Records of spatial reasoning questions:
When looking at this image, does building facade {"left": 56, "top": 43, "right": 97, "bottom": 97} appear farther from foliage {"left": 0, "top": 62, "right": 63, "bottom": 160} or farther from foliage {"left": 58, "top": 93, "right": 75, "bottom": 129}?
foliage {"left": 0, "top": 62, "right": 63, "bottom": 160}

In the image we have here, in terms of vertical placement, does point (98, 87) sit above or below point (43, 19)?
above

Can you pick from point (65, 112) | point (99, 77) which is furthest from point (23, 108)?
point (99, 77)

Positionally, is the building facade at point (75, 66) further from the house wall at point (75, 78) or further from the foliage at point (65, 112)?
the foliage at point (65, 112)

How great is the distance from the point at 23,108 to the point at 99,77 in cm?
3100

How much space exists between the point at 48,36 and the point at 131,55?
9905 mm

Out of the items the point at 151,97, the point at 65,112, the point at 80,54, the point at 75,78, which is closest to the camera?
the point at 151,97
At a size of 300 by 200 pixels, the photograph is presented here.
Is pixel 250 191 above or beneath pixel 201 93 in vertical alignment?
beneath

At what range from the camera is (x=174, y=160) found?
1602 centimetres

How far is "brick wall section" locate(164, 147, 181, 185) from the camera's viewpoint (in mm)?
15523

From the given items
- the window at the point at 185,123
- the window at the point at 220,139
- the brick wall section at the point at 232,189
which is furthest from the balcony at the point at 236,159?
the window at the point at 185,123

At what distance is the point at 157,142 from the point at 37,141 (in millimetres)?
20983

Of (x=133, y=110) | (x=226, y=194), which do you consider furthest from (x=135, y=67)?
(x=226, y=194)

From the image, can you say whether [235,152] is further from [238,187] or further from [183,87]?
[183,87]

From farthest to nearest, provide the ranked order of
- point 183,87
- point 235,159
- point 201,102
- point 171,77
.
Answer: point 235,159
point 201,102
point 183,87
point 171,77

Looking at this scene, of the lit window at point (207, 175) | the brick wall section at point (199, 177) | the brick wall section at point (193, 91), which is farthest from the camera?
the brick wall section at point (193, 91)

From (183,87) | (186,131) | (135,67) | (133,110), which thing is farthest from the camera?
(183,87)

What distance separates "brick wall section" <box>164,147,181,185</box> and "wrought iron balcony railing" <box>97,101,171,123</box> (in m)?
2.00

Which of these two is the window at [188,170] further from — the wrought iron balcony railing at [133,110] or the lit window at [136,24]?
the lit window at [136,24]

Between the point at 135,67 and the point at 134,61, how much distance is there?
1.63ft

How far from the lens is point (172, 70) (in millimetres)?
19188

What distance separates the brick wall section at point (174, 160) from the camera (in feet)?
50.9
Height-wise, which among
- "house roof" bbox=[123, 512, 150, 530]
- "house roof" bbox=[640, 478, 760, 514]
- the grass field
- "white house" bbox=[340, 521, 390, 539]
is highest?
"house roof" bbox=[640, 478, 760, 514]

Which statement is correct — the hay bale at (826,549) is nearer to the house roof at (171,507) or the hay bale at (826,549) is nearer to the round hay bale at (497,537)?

Goal: Copy out every one of the lines above word for word, without changing anything.

Correct result:
When looking at this image, does building facade {"left": 56, "top": 43, "right": 97, "bottom": 97} appear farther from foliage {"left": 0, "top": 62, "right": 63, "bottom": 160} or farther from foliage {"left": 58, "top": 93, "right": 75, "bottom": 129}?
foliage {"left": 0, "top": 62, "right": 63, "bottom": 160}

In the image we have here, in terms of vertical placement, does point (98, 87) sit above or below point (43, 19)?
above

Can you pick from point (65, 112) | point (99, 77) which is furthest from point (23, 108)?
point (99, 77)

Positionally, is the building facade at point (75, 66) further from the house wall at point (75, 78) or further from the foliage at point (65, 112)?
the foliage at point (65, 112)

How great is the distance from the point at 23,108 to the point at 99,77 in cm?
3100

How much space exists between the point at 48,36 and the point at 131,55?
9905 mm

Out of the items the point at 151,97, the point at 65,112, the point at 80,54, the point at 75,78, which is closest to the camera?
the point at 151,97
At a size of 300 by 200 pixels, the photograph is presented here.
Is pixel 250 191 above or beneath pixel 201 93 in vertical alignment?
beneath

At what range from the camera is (x=174, y=160) found?
1602 centimetres

How far is "brick wall section" locate(164, 147, 181, 185) from the camera's viewpoint (in mm)?
15523

From the given items
- the window at the point at 185,123
- the window at the point at 220,139
- the brick wall section at the point at 232,189
which is furthest from the balcony at the point at 236,159?
the window at the point at 185,123

At what distance is the point at 157,142 from the point at 37,141 (in millimetres)?
20983

Of (x=133, y=110) | (x=226, y=194), which do you consider furthest from (x=135, y=67)?
(x=226, y=194)

From the image, can you say whether [235,152] is further from [238,187] or further from [183,87]?
[183,87]

From farthest to nearest, provide the ranked order of
- point 183,87
- point 235,159
- point 201,102
- point 171,77
.
Answer: point 235,159
point 201,102
point 183,87
point 171,77

Looking at this scene, of the lit window at point (207, 175) | the brick wall section at point (199, 177) | the brick wall section at point (193, 91), which is farthest from the camera?
the brick wall section at point (193, 91)

From (183,87) | (186,131) | (135,67) | (133,110), which thing is farthest from the camera?
(183,87)

What distance separates "brick wall section" <box>164,147,181,185</box> and "wrought iron balcony railing" <box>97,101,171,123</box> (in m)?
2.00

Which of these two is the window at [188,170] further from — the wrought iron balcony railing at [133,110] or the lit window at [136,24]?
the lit window at [136,24]

Between the point at 135,67 and the point at 134,61, how much distance is there?
1.63ft

How far from the lens is point (172, 70) (in millimetres)?
19188

What distance separates the brick wall section at point (174, 160) from the camera (in feet)?
50.9
Height-wise, which among
- "house roof" bbox=[123, 512, 150, 530]
- "house roof" bbox=[640, 478, 760, 514]
- the grass field
- "white house" bbox=[340, 521, 390, 539]
is highest?
"house roof" bbox=[640, 478, 760, 514]

Which statement is correct — the hay bale at (826,549) is nearer to the house roof at (171,507) or the hay bale at (826,549) is nearer to the round hay bale at (497,537)?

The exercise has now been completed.